What to work on | List every line of the listing below that contains the word "bell", matching case exactly.

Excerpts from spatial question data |
☆ ☆ ☆

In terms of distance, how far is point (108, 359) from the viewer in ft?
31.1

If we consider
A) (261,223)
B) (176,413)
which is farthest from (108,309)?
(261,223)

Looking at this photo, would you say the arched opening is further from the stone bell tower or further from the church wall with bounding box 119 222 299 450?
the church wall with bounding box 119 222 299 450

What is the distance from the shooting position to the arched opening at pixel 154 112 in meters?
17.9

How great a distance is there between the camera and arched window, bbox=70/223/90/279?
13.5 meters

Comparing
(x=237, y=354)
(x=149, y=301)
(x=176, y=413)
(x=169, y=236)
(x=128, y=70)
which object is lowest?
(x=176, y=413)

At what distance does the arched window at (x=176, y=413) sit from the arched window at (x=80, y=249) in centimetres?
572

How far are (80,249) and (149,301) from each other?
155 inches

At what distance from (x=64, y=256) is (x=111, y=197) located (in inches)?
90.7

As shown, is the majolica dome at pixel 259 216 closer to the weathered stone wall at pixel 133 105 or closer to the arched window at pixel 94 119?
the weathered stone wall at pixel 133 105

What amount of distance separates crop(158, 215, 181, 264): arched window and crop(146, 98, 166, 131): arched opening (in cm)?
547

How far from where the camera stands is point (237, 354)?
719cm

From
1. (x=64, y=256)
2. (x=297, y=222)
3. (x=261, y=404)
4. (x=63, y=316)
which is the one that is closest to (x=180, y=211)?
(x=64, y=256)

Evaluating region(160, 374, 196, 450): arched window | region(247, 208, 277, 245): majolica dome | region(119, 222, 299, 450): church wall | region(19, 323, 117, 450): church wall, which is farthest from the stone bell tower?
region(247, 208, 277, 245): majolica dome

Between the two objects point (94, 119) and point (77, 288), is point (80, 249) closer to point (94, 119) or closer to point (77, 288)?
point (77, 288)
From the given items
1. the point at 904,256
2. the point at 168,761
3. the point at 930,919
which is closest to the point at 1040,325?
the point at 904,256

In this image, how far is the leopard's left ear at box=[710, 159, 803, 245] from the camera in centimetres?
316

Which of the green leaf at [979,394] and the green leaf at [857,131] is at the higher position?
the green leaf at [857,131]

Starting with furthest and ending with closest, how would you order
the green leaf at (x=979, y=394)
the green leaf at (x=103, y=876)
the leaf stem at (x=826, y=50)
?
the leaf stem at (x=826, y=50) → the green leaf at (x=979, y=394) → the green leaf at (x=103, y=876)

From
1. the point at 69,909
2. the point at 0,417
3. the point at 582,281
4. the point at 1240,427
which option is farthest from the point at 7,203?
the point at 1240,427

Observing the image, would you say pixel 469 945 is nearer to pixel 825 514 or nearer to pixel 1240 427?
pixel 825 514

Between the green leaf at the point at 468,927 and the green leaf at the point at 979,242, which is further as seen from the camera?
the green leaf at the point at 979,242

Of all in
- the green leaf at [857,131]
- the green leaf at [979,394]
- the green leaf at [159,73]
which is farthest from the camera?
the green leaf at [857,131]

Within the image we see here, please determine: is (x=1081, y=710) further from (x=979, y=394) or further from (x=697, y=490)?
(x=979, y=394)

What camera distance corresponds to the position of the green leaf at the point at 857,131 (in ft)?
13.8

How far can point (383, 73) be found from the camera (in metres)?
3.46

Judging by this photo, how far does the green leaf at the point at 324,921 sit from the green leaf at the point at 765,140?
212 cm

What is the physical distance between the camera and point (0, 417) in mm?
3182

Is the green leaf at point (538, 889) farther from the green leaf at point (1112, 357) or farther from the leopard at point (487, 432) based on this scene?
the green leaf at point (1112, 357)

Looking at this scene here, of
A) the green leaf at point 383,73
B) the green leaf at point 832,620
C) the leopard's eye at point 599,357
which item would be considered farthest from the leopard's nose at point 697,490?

☆ ☆ ☆

Result below |
Looking at this photo, would you say the arched opening is further from the stone bell tower or further from the church wall with bounding box 119 222 299 450?
Evaluating region(160, 374, 196, 450): arched window | region(247, 208, 277, 245): majolica dome | region(119, 222, 299, 450): church wall | region(19, 323, 117, 450): church wall, which is farthest from the stone bell tower?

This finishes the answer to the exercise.